#### GOAL OF THE EXERCISE
Report every line in the records below that contains the word "dark", copying each such line in full. Case counts.

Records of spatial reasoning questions

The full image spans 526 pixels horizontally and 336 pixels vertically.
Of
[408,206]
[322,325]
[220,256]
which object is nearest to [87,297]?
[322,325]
---
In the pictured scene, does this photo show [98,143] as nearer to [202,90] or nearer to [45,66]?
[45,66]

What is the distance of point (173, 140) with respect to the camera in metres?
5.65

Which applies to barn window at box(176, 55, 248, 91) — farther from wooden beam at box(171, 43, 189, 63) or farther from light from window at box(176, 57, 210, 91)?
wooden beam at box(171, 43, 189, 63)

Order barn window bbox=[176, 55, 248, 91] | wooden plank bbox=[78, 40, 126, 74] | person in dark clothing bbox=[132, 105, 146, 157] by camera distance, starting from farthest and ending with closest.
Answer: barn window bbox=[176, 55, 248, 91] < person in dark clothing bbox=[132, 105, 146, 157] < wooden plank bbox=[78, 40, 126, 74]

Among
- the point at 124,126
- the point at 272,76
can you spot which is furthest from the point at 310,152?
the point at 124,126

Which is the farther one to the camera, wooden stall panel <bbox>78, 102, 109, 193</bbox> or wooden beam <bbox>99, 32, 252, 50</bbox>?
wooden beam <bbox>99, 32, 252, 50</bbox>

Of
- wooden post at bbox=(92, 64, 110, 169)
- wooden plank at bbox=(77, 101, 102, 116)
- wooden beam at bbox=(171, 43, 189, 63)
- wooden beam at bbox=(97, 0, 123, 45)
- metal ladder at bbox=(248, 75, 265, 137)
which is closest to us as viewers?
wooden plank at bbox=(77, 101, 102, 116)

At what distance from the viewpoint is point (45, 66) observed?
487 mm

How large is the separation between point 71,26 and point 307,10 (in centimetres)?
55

#### TASK ANSWER
Order barn window bbox=[176, 55, 248, 91] | wooden plank bbox=[78, 40, 126, 74] | person in dark clothing bbox=[132, 105, 146, 157] by camera distance, starting from farthest and ending with closest.
Answer: barn window bbox=[176, 55, 248, 91] < person in dark clothing bbox=[132, 105, 146, 157] < wooden plank bbox=[78, 40, 126, 74]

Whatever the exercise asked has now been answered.